> [页面节选]:
┌──

A表left join B表
(1)A表数据来了,B没来
(2)A表数据来了,B在规定时间内到
(3)A表数据来了,B在规定时间后面到
怎么处理?
left join与right join由于Flink官方并没有给出明确的方案,无法通过join来实现,但是可以用coGroup
public static class LeftJoin implements CoGroupFunction<Tuple3<String, String, Long>, Tuple3<String, String,
Long>, Tuple5<String,
String, String, Long, Long>> {
// 将key相同,并且在同一窗口的数据取出来
@Override
public void coGroup(Iterable<Tuple3<String, String, Long>> first, Iterable<Tuple3<String, String, Long>> second,
Collector<Tuple5<String, String, String, Long, Long>> out) throws Exception {
for (Tuple3<String, String, Long> leftElem : first) {
boolean hadElements = false;
//如果左边的流join上了右边的流rightElements就不为空,就会走下面的增强for循环
for (Tuple3<String, String, Long> rightElem : second) {
//将join上的数据输出
out.collect(new Tuple5<>(leftElem.f0, leftElem.f1, rightElem.f1, leftElem.f2,
rightElem.f2));
hadElements = true;
}
if (!hadElements) {
//没join上,给右边的数据赋空值
out.collect(new Tuple5<>(leftElem.f0, leftElem.f1, "null", leftElem.f2, -1L));
}
}
}
}
对于正常数据,直接join
对于其他情况,看业务需求吧,不需要立马舍弃的,可用状态或者第三方存储来等待

└──

> [练习说明]: 页面节选中提到，Flink官方没有为left join和right join给出明确方案，无法直接用join实现。文中建议改用什么来实现？

> [条目摘录]:
┌──

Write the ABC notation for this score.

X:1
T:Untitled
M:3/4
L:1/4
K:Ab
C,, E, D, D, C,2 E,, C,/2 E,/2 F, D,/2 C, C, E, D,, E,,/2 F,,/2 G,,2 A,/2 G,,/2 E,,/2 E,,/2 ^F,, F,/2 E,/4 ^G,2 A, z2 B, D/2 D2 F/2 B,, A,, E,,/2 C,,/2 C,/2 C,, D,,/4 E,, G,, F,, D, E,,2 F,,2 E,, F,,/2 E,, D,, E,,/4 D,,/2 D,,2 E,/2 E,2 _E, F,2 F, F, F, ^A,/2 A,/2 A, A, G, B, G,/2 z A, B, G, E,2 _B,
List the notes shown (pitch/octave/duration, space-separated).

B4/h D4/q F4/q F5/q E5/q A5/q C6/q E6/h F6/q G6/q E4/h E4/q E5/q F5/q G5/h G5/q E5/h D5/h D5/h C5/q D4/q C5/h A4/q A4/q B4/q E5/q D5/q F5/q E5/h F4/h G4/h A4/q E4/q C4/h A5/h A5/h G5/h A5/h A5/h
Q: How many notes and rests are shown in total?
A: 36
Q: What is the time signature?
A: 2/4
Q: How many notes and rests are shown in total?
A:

└──

> [本题答案]: 可以用coGroup来实现。